# [ACTION ITEM]
In the email exchange about the CIS below, can you transcribe the passage whose opening words include "Someone raised the" and which closes with "concerns over this."?

On Monday 04 September 2006 12:43 am, Dinesh Shah wrote:
Hello Siddhesh,
Your interpretation of the CIS is very simplistic. At this stage I am just proposing to collect the personal information which is simple to gather, it's unique (every one has just one biological mother right?) (on the second thought, what is the status of test tube babes and surrogate mothers?) and inherently secure. (Like who would like to keep his/her mother's name secret?).
Someone raised the public disclose of birthday stating that birthday/date is used for various verifications. But this is due to an assumption that birthday/date is a Private info. However, this info is already in public (you sure have friends with whom you share your birthday/date? :-) ). People give their birthday/date info on-line at many places. It is not really difficult to get some one's birthday/date.
To gather other unique info like digital photo, finger print, retina/iris pattern, DNA will be very expensive. However, they can be collected as and when required.
True, but we do need something that requires minimal user intervention to protect them from temselves in many ways. And the FOSS way is definitely THE best way for such an effort because I guess there are going to be many "BIG BROTHER" concerns over this.
I agree. How about every individual carrying a simple plastic card with basic info printed in human and machine readable format like either bar code or RFID?
This card will be very easy to manufacture and replace. The card can be manufactured in such a way to make it very difficult to make duplicates/fakes.
The highest security cards available are the ones using RSA in hardware. They are very widel used but are not cheap at all. Neither are all the other elements in the processing chain. Further the point of this card is to having confidential data stored on it allowing ready access. The system breaks all the while not because of the card but at various points in the chain which are completely clueless about security -e.g hospital mandated by the insurance agency.

# [GIVEN DATA]

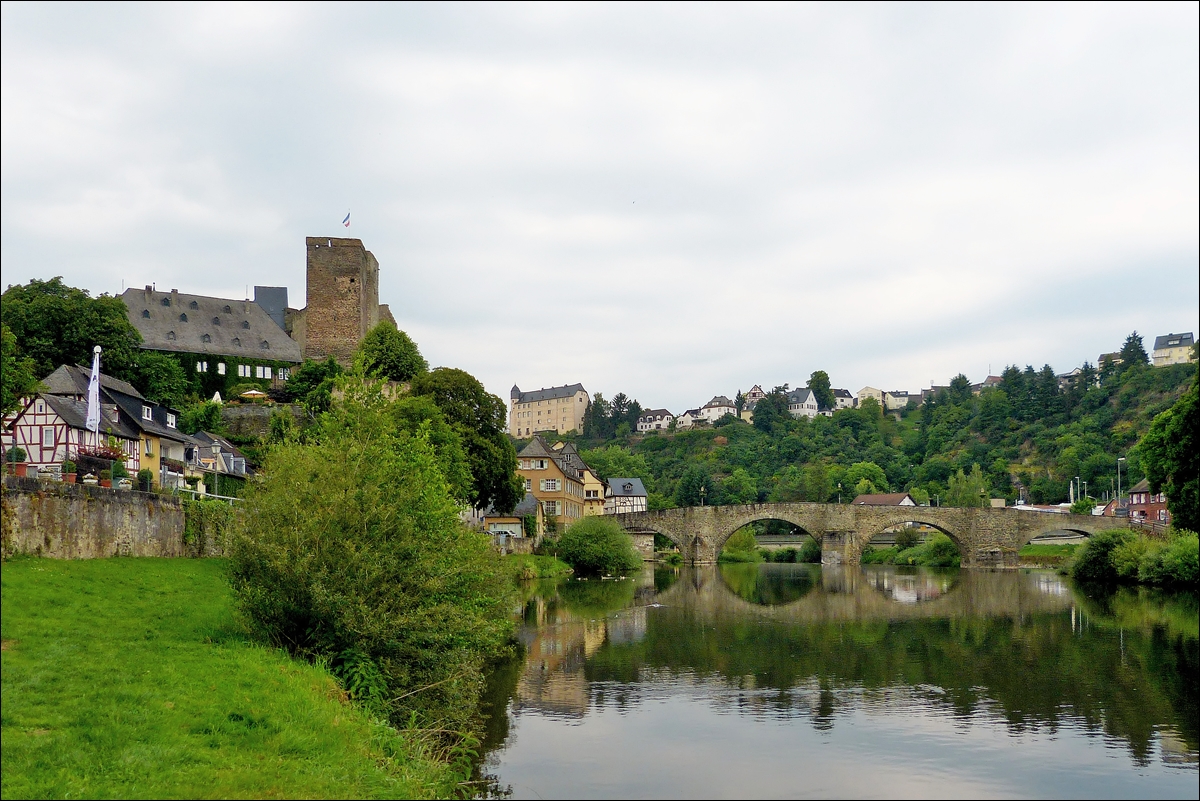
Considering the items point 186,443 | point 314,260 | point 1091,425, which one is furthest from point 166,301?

# [PROBLEM SOLUTION]
Someone raised the public disclose of birthday stating that birthday/date is used for various verifications. But this is due to an assumption that birthday/date is a Private info. However, this info is already in public (you sure have friends with whom you share your birthday/date? :-) ). People give their birthday/date info on-line at many places. It is not really difficult to get some one's birthday/date.
To gather other unique info like digital photo, finger print, retina/iris pattern, DNA will be very expensive. However, they can be collected as and when required.
True, but we do need something that requires minimal user intervention to protect them from temselves in many ways. And the FOSS way is definitely THE best way for such an effort because I guess there are going to be many "BIG BROTHER" concerns over this.